Tracking Behavioral Trajectories of Adapting Agents via Trait Vectors in Embedding Space
This paper introduces a methodology for measuring behavioral traits of AI agents by defining traits as directions in the embedding space of a text embedding model, trained on labeled diffs of agent skill/memory/configuration files. A linear model achieves 91.2% sign classification accuracy and Spearman ρ=0.82 on detecting propensity to seek sensitive data across 68 labeled skill diff pairs. The framework extends to an agent-to-agent evaluation protocol where one agent can assess another's skill file updates through a trusted intermediary, enabling ongoing behavioral monitoring of self-modifying agents.

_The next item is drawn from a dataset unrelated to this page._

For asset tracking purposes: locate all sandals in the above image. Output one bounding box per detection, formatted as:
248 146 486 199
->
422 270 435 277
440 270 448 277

Shipping a Trillion Parameters With a Hub Bucket: Delta Weight Sync in TRL
Hugging Face introduces Delta Weight Sync in TRL, a technique for efficiently synchronizing model weight updates during large-scale training by transmitting only the delta (difference) between checkpoints rather than full parameter snapshots. The approach targets trillion-parameter training regimes where checkpoint bandwidth is a significant bottleneck. The post describes integration with the Hugging Face Hub as a storage and distribution layer for these delta updates.
HullFT: Efficient Test-Time Finetuning of LLMs via Convex Reconstruction and Gradient Caching
HullFT is a new method for test-time finetuning (TTFT) of language models that addresses the dual bottlenecks of retrieval quality and per-query finetuning cost. It represents query embeddings as sparse convex combinations of training sequences using Frank-Wolfe optimization, yielding diverse and relevant support sets without expensive diversity-aware search. A geometric integerization step converts fractional weights into integer multiplicities, enabling a Gradient Reuse scheme that amortizes forward-backward computation across repeated examples. Experiments show improved quality-efficiency tradeoffs over prior TTFT methods, measured in bits-per-byte at lower total runtime.